ACTION ITEM: Copy every line of the data in which the word "view" occurs.

RECORD SET:
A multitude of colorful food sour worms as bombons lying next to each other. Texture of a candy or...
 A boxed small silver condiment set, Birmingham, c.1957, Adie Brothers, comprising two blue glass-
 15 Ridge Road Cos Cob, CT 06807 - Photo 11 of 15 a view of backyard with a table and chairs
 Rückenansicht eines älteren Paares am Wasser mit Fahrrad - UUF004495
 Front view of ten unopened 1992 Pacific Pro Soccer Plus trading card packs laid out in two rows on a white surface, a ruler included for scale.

ANSWER TO THIS PROBLEM:
 15 Ridge Road Cos Cob, CT 06807 - Photo 11 of 15 a view of backyard with a table and chairs
 Front view of ten unopened 1992 Pacific Pro Soccer Plus trading card packs laid out in two rows on a white surface, a ruler included for scale.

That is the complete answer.